「成長のための祈り」

コロサイ人への手紙 1:9ー14

礼拝メッセージ 2019.3.17 日曜礼拝 牧師:船橋 誠


1,私たちは祈り求めることをやめない

獄中にあって何をするか

 前回もお話ししたように、コロサイ人への手紙を書いていた当時、パウロは牢につながれていました。「この奥義のために、私は牢につながれています。」(4:3)、「私とともに囚人となっている…」(4:10)、「私が牢につながれていることを覚えていてください。」(4:18)と書かれています。使徒の働き28章を見ると、それはある種の軟禁状態であったのかもしれません。狭い鉄格子の檻の中で縛り付けられているようなことではおそらくなかったと思いますが、それでもほとんどの自由は制限され、24時間監視下にあり、どこへも行くことはできなかったことでしょう。この書がそういうある種の極限状態にあった人によって記されたことを心に留めて読む必要があります。覚悟の上とはいえ、もしかすると処刑されるかもしれない緊張の中で、しかも自由に動き回ることもできない状態で、パウロは日々を過ごしていたのです。

いつでもどこでも祈る

 パウロは獄中で何をしていたのでしょうか。この書であきらかにされているとおり、彼はどんな状況下でもできるただ一つのことに専心していました。それは、祈りです。おそらく、祈っては手紙を書き、書いては祈りの日々を送ったのでしょう。
 9節を見ましょう。「こういうわけで、私たちもそのことを聞いた日から、絶えずあなたがたのために祈り求めています。」とありますが、この「絶えず…祈り求めています」というのは、日本語訳の聖書はほとんどそのように訳していますし、それが意味としては正しいのですが、ギリシア語の表現をそのまま使うと、「私たちは、あなたがたのために、祈り求めることをやめません」と記されています。祈ることをやめない、という固い決意をもって、パウロは祈りに励むのです。たとえ牢屋であろうと、教会で礼拝できない状態でも、からだの自由が効かない状況にあろうと、迫害があろうとなかろうと、死が近づいていても、パウロはコロサイのキリスト者たちに言います。私は決して、祈ることをやめませんと。祈りをやめない、という表現で語ったのは、さばきつかさであったサムエルです。「私もまた、あなたがたのために祈ることをやめ、主の前に罪ある者となることなど、とてもできない」(Ⅰサムエル12:23)。信仰を持っていることの大きな恵みがここに明らかにされています。私たちも、パウロと同じように、どこにあろうとも、いつでも、神に祈れるのです。また、どこにいても、あなたの口から祈りをストップさせる理由は何もないことを忘れないでください。絶えず祈り続けましょう。
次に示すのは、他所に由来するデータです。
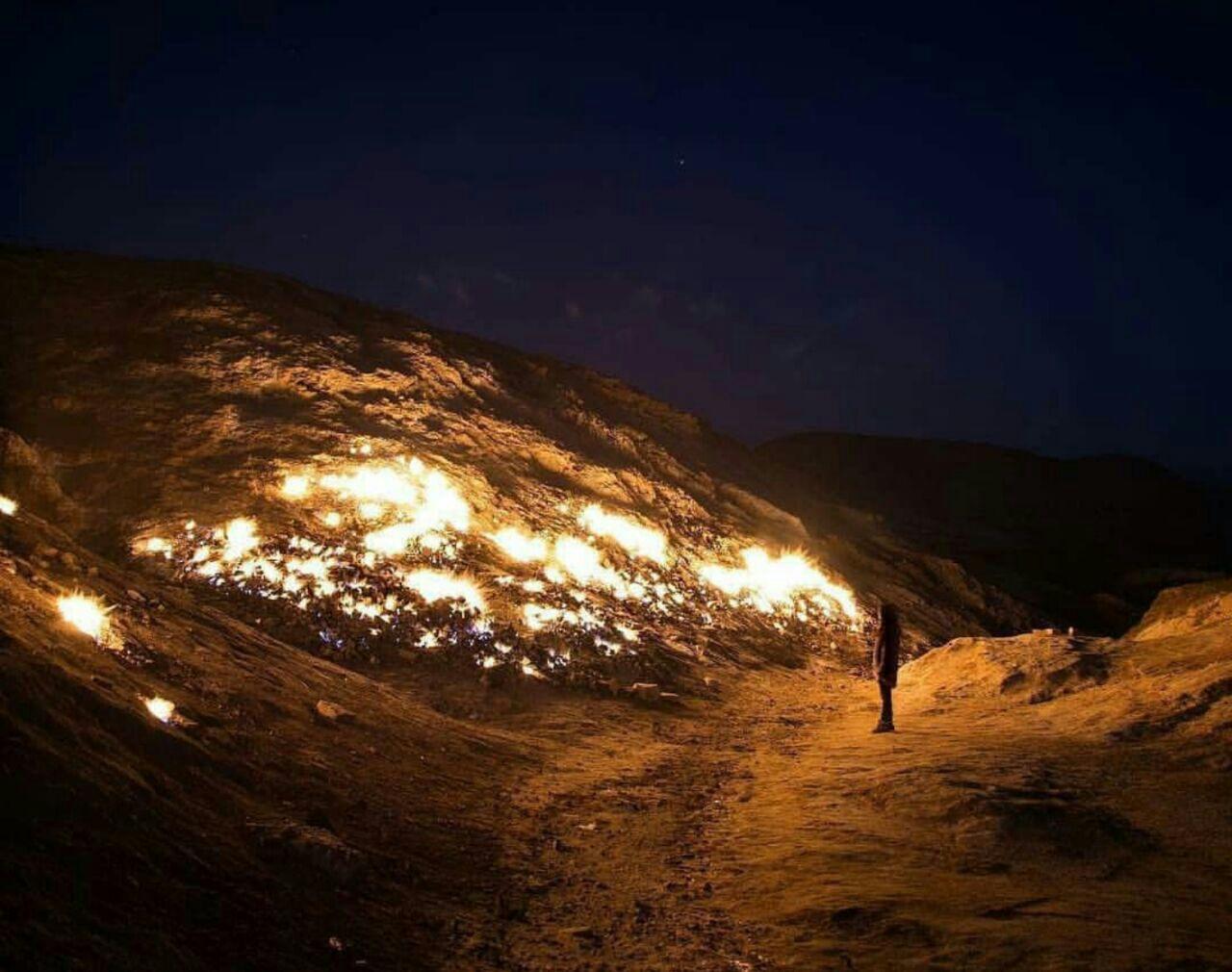 فردی در حال نظاره کوه آتش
2,私たちは求めるー神のみこころの知識に満たされることを

祈り求める内容

 それでは、何をどのように祈れば良いのでしょうか。幸いなことに、私たちの最も尊敬する信仰者パウロ本人から、具体的な祈りの内容をしっかりと教えてもらえます。ここでパウロが求めていることと、私たちが日頃、教会や家庭で祈っていることは同じなのかどうか、あるいは、その祈りの方向性がみことばと合致しているかを確認しつつ学ぶならば、私たちの祈りは劇的に変わるでしょう。内容が記されている9〜12節は、大切なことが凝縮されていることばですから、読み解いていくことは簡単とは言えません。とにかく9節の「どうか …」から目を通してください。そうすると、文章構造と内容から、だいたい次の三つのことが祈り求められていることがわかります。一つ目は、神のみこころを知る知識に満たされることを祈り求めています。二つ目は、主にふさわしく歩んで成長することを祈り求めています。三つ目は、神の御力によって強められることを祈り求めています。

神のみこころについての知識

 まず、神のみこころを知る知識に満たされることですが、これは短く言えば、満たされるための祈りです。何に満たされるかと言えば、それは知恵、理解力、知識です。と言っても、それは一般の学問的知識や、世渡りや生活のための知恵でもなく、神のみこころを知る知識です。神のみこころとは、言うまでもなく、神が何を願っておられるのか、私たちをどう導いておられるのか、ということです。神のみこころと言うと、とても広いことなのでわかりにくいと思いますが、一つの例を挙げると、神理解と人間理解とのつながりです。神理解を深めることは、人間理解を深めます。したがって、人間理解が浅いということは、神知識も深まっていないということになります。


3,私たちは求めるー主にふさわしく歩んで成長することを

主にふさわしく

 二番目に、10節を見ると、ここに「主にふさわしく歩む」ことが書かれています。「歩む」というのは、日々の生活そのものです。「主にふさわしく」というのは、新約学者のD.A.カーソンは、それは主に恥をかかせないことだと解説していました。キリスト者は、何か特別な衣装を身にまとっている訳ではありませんが、一度「私はクリスチャンです」ということを周りに告げることによって、他からクリスチャンである誰々さんとして見られます。これは、皆さんが社会的に所属していることでも同じです。◯◯学校の生徒、◯◯会社の社員、その肩書を背負って、日々歩んでいます。万が一、不祥事を起こすと、どの学校の生徒か、あるいはどこに勤めている人であるのかと確認され、所属先にも悪いイメージを与えてしまいます。私たちはキリストの看板を背負っています。

祝福のスパイラル

 キリスト者として、私たちは主に恥をかかせないように、歩まなくてはなりません。でも、それは失敗を恐れて何もしないという消極的な生き方とはならず、「あらゆる良いわざのうちに実を結」べるように、主に喜ばれることを求めて、リスクを覚悟して前進していく歩みです。9〜10節は、「知識」や「知る」ということで囲い込まれている文章です。この二つの節は、スパイラルのようになっています。神のみこころを知って、実生活で主にふさわしく歩むと、神を知ることにおいて成長していくことになる。そのようにして、知って、歩んで、またさらに知ることになる。これは上に向かっていく祝福のスパイラルとして、キリスト者は誰でも経験できることを表していますし、それを互いに祈り求めていかなくてはならないことを教えています。